Dylan sat staring silently at the dwindling flames licking the embers in the fireplace. His expression was neutral, and she feared his feelings for her had burned into ashes like the ones he studied so intently.
“You stole another woman’s identity,” he said finally.
She nodded. “Are you going to arrest me?”
“Did you access her bank accounts, use her credit cards?”
“No! What do you think am I?”
At the look he shot her, she wished she could grab back the question. He obviously considered her a thief. And a liar. And maybe even worse.
“Jennifer…” he paused, “…what am I supposed to call you?”
She shrugged. What he called her didn’t matter anymore, not when his feelings toward her were so negative. “I’m used to Jennifer.”
He nodded. “It’s late. You’d better get some sleep.”

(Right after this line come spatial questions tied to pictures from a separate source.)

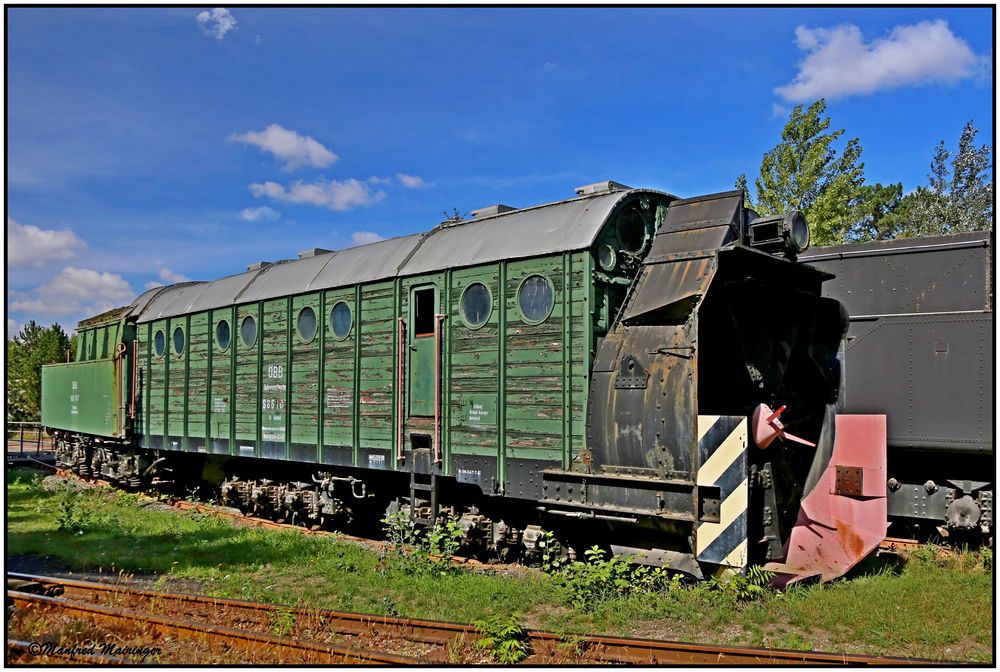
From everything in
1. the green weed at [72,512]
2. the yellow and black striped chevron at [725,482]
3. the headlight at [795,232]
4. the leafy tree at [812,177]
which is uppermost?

“In a while. I’m too keyed up to sleep now.”
He stood. “I’m going to bed.”
“Goodnight,” she whispered, wishing circumstances were different, that she could climb into bed and fall asleep in his arms. With his present attitude, lying next to him would be like sleeping with a glacier.
She focused on the fire, but she heard him drop the terry robe, and in her imagination, she could see his magnificent body, lean from exercise and golden from the sun, as he slid beneath the covers. Just a short time ago, they had made passionate love in that bed, and she’d experienced the greatest happiness of her life.
But she’d gone from ecstasy to agony in less than sixty minutes.
She waited until his even
breathing indicated he’d fallen asleep. Careful not to waken him, she lifted a folded blanket from the foot of the bed, draped it around herself, and lay down on the cushioned window seat. Closing her eyes, she prayed sleep would come quickly and put her out of her misery.
DYLAN WAKENED with a start and sat upright in bed. For a moment, he couldn’t remember his surroundings, but as his eyes adjusted to the dimness, he realized where he was. The luminous face of his watch indicated he’d overslept. It was almost nine o’clock.
A glance at the other side of the bed revealed it empty, unslept in, and his gaze scanned the room until it lit on Jennifer, curled beneath a blanket on the window seat, her blond hair spread like sunshine on a quilted pillow. A pleasing warmth spread through him as he remembered their lovemaking the previous night, but it quickly dissipated as the memory of her confession surfaced.
Jennifer wasn’t Jennifer at all, but a fraud and a thief. He should never have allowed himself to care for her, but he hadn’t been able to keep himself from it.
Earlier last night when he had first awakened and found her gone, he’d guessed immediately what she was up to. He’d tiptoed down the hall toward Crutchfield’s room to find her and had been surprised by Crutchfield coming out his door.
“I’m going down to the car for that present I bought you,” the attorney had called to Elissa before shutting the door.
Dylan had ducked into the alcove that housed the ice machine until the attorney had passed, then tailed him down the stairs to the rear entrance. Dylan’s heart had stuck in his throat when he glimpsed Jennifer plowing through the hedge on the other side of Crutchfield’s Mercedes. When the attorney spotted her and gave chase, Dylan had followed, fearful of what Crutchfield might do if he caught her.
But Jennifer had been as facile at hiding as she had been at dodging the truth. She’d managed to conceal herself in a thicket until Crutchfield gave up his search. Dylan had hidden as well until the attorney returned to the inn. When Jennifer had emerged from her hiding place and he’d grabbed her, the look of stark terror on her face had stirred his emotions. Giddy with relief that she was unharmed, he’d kissed her.